On se demande parfois si, en ce début du XXIème siècle, la franc-maçonnerie pèse encore, dans le domaine politique, le poids qu’elle a eu sous la IIIème et la IVème République. Certes, de nombreux aspects de l’idéologie maçonne sont parfaitement respectables, à commencer par la laïcité, mais le folklore des « frères trois points » –les déguisements dont ils s’accoutrent, les séances initiatiques, le rituel, les titres dont ils s’affublent- semble bien souvent ridicule et, pire encore, le secret dont aiment à s’entourer « les loges » permet de soupçonner que cette fraternité ressemble bien souvent au pire des copinages qui faciliterait toute les dérives.

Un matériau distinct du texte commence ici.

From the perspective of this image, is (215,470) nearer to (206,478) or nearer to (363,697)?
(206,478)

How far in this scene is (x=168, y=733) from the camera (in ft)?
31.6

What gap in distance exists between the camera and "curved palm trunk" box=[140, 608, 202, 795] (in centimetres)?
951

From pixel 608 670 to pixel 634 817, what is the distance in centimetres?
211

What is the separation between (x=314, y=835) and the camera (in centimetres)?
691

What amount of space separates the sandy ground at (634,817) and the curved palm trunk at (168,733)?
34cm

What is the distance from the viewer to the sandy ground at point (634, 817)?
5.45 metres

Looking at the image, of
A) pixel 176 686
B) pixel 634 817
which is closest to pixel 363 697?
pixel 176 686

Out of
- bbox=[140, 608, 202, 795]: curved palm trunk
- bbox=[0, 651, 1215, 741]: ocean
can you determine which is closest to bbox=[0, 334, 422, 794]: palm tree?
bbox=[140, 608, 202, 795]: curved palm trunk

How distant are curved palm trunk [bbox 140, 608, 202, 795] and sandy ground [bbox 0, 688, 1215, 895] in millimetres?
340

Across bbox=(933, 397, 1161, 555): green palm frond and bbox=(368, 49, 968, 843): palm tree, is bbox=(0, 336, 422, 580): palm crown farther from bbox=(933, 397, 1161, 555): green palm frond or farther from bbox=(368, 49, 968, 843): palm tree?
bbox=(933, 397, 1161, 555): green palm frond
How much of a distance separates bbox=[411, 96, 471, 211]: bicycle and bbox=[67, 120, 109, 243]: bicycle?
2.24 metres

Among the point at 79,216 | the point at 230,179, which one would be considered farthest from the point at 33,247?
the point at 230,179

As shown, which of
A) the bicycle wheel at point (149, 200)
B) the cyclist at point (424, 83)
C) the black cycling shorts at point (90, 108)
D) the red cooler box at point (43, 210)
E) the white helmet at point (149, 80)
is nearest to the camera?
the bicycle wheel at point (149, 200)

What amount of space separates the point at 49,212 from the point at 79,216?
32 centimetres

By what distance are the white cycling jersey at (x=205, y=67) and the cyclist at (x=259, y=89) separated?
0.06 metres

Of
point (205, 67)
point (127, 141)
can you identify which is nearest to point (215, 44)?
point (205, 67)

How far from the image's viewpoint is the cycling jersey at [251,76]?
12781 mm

Comme à chaque fois qu’un nouveau pouvoir s’installe au sommet de l’Etat, on cherche à savoir jusqu’à quel point la franc-maçonnerie a pu noyauter l’équipe. Des listes circulent, forcément incertaines, et on peut faire confiance à nos hebdomadaires pour publier, avant longtemps, des numéros spéciaux sur « Hollande et les francs-maçons », « Le grand retour de la franc-maçonnerie » ou « Les francs-maçons sont-ils dangereux ? ».
Selon toutes les rumeurs qui bruissent actuellement dans Paris, François Hollande serait lui-même franc-maçon, membre du Grand Orient de France. Jean-Marc Ayrault aussi. En 2008, maire de Nantes, il avait proposé à son Conseil municipal de voter une subvention de 400.000 € pour la rénovation du local des loges nantaises. Manuel Valls aussi. Son meilleur ami n’est autre qu’Alain Bauer, ancien Grand Maître du Grand Orient et parrain d’un de ses fils. Michel Sapin aussi. Vincent Peillon aussi qui déclara un jour : « La franc-maçonnerie et la laïcité sont les religions de la République ». Jean-Yves Le Drian aussi. Stéphane Le Foll aussi. Arnaud Montebourg aussi. Jérôme Cahuzac aussi.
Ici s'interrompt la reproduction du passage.